Wat kan het levende geloof worden bestreden.Van buitenaf én van binnenuit. Hoe verder we komen op de weg van het geloof, hoe meer we onze eigen zwakheid ontdekken. We houden onszelf niet op de been. Dat is één van de dingen die de Heilige Geest grondig leert verstaan. Als we volharden tot het einde en zalig worden, dan alleen uit genade. Het kan door omstandigheden zó donker in ons leven zijn dat we in de vertwijfeling terechtkomen. Als we vastlopen met Gods leiding, met de waaroms. Of als we onszelf zo tegenvallen en dingen doen of denken waarvoor we ons diep schamen. Juist als we de Heere vrezen kunnen we het houvast zo kwijt zijn.

Maar hoor het woord van Gamaliel: Indien het uit God is, zo kan niemand het breken! Door alle diepten en verwarring heen houdt de Heere Zelf Zijn eigen werk in stand. Wat Hij begint maakt Hij ook af] Om maar weer een psalmregel te citeren: "De Heer is zo getrouw als sterk, Hij zal Zijn werk voor mij volenden!" Is dat geen psalm om dikwijls te zingen? Juist als we worden aangevochten? ! Zing het maar tegen uw ongeloof en twijfel in. Nee, niet ik, maar Hij zal het voltooien! Want Hij is een sterke God Wiens werk niet te breken is. Soms houden we niet meer over dan deze ene belijdenis. Met het oog op ons eigen leven en met het oog op de kerkelijke situatie vandaag. Maar het is genoeg. Wie Gamaliels woorden leert overnemen als een belijdenis, leert het om al zijn heil enkel en alleen van de Heere te verwachten. "Uw werk - daar moet ik het van hebben."

Zo heeft Gamaliel raad gegeven. Het is een handig, diplomatiek voorstel dat vergadertechnisch goed in elkaar zit. Want het werkt. De gemoederen komen tot bedaren en de vergadering neemt zijn voorstel over. Maar - hoe zit het ondertussen met Gamaliel zelf? Ook hij is via de apostelen geconfronteerd met de Naam van Christus. Ook hij is schuldig gesteld aan het kruis (vers 30). Ook hij heeft gehoord dat God bekering en vergeving der zonden wil geven (vers 31). Maar wat doet Gamaliel met het evangelie van de gekruisigde en opgestane Heiland? Uiteindelijk niets.
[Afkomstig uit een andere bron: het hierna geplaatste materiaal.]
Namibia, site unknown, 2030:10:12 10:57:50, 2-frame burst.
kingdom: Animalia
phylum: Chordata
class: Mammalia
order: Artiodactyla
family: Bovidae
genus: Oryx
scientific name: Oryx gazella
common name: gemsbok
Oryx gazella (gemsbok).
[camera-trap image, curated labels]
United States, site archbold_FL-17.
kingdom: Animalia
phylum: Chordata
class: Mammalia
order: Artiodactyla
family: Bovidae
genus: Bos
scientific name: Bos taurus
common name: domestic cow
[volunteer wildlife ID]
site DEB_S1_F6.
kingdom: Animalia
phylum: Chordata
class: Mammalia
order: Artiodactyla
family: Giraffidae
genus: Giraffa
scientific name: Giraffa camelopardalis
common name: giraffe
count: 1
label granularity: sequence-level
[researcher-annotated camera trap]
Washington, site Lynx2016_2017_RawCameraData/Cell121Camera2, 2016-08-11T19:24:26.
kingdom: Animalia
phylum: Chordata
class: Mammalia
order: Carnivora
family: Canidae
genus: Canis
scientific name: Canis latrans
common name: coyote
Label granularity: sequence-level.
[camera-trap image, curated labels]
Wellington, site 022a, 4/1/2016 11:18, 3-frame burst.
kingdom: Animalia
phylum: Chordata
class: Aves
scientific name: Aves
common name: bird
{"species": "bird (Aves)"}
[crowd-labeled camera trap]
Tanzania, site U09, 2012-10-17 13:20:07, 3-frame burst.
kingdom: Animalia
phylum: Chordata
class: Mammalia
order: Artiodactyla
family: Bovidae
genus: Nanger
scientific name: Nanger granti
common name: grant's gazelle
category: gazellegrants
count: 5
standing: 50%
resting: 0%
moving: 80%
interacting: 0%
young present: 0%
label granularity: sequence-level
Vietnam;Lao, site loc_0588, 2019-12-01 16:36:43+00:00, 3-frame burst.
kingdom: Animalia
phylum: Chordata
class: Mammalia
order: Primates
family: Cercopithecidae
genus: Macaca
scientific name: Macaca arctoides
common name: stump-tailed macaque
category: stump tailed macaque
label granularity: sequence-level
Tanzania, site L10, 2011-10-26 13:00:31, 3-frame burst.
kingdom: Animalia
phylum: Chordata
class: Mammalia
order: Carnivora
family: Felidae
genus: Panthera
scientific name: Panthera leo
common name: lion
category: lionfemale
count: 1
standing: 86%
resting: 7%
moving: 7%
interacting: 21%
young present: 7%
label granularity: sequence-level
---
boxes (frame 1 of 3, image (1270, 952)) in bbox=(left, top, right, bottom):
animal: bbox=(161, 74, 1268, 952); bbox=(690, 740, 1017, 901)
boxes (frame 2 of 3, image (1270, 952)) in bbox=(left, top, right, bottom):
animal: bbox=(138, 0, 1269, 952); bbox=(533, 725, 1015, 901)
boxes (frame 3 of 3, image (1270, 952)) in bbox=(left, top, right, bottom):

Dat moeten we helaas in alle eerlijkheid vaststellen. Op het eerste gehoor komt hij sympathiek op ons over. Hij lijkt het op te nemen voor de apostelen en weet te voorkomen dat ze gestenigd worden zoals later Stefanus. Hij houdt er zelfs rekening mee dat God in de apostelen werkt. Maar daarmee houdt het voor Gamaliel wel op. Hij valt niet voor het evangelie van Christus. Hij stelt zich neutraal op.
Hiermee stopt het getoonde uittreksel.